Улыбка сползает вниз. В горле растёт новый ком, новая волна слёз набегает, шипит, словно на него находит новый бриз.
— Г-господин… Б-б-бетховен, прошу… Нет! Я умоляю… простите меня. Я… я виноват… не… думал… не хотел д-доставлять х-х-хлопот. М-мне стыдно…за ос-скорбления в вашу с-сторону, принесённые чёрными т-тенями…в моей голове. Я… я никогда…о В-вас так не д-думаю… Прошу, не корите меня за это! Я…пойму, й-если возненавидите, п-пойму, й-если прикажете уйти! Но я к-клянусь, я…не хотел! Прошу передайте мои искренние…извинения д-домовладелице за испачканные полы и стены, зеркало… Я… П-простите… меня все! — слова лились из него неясной тирадой бессмыслицы, он и шипел от боли, и плакал от запутанности и усталости. Бетховен не понимал — приходил в один лишь ужас. Франц это видел, но продолжал за что-то извиняться. Боль росла в нём. Силы быстрее покидали его.

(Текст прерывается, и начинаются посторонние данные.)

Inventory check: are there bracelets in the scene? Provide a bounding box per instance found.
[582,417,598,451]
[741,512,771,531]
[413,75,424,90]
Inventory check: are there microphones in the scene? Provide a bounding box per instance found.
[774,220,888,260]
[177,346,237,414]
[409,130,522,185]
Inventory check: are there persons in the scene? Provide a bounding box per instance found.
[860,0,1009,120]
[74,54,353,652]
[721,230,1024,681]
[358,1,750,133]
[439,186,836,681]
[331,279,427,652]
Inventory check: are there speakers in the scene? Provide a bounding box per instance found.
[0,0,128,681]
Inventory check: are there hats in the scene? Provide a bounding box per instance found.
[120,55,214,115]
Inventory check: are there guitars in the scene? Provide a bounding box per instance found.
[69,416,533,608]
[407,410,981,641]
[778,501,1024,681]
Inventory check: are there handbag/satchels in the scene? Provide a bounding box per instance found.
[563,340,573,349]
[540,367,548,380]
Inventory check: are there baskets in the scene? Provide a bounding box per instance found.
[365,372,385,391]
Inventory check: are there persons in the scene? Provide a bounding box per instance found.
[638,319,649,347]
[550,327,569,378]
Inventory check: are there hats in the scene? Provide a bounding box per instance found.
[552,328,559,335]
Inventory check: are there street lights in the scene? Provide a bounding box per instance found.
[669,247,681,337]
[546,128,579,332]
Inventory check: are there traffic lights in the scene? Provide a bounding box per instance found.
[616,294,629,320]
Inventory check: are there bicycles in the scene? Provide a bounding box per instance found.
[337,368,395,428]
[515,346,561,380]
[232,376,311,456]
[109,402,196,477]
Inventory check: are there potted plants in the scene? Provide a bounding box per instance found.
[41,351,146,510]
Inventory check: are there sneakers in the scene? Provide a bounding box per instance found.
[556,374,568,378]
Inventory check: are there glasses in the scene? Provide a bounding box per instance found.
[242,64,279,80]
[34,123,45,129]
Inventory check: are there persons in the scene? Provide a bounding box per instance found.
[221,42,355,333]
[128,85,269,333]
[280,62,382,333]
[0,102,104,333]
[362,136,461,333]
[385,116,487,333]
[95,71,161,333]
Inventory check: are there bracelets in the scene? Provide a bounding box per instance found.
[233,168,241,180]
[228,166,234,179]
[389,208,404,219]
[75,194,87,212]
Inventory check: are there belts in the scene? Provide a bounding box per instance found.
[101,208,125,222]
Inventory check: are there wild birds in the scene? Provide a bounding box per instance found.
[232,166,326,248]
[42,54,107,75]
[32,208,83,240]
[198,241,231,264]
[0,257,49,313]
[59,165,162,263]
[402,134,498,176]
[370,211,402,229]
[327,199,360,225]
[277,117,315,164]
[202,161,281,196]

— Тише… успокойся. — намочив тряпку водой, Людвиг положил на его лоб. — ЛЕКАРЯ! СРОЧНО! МОЦАРТ! ЛИСТ! ДЕВА! — громкий голос отдавался эхом по коридорам, где-то уже слышались шаги. В глазах всё расплылось, шумы затихали.
— Но… Г-господин Бетховен… я… мне… — Франц хрипел страшно, кашлял.
— Всё будет хорошо, и… — это последние слова, которые он услышал. В глазах померкло окончательно. Сквозь тьму он слышал шокированные крики, сквозь темноту он чувствовал, как его куда-то перетаскивают. Он еле-еле различал слова.
И снова пустота и темнота овладели им…
Примечания:
Финал открытый, так что можно представить, что в итоге всё будет хорошо, собственно, для этого он и открытый.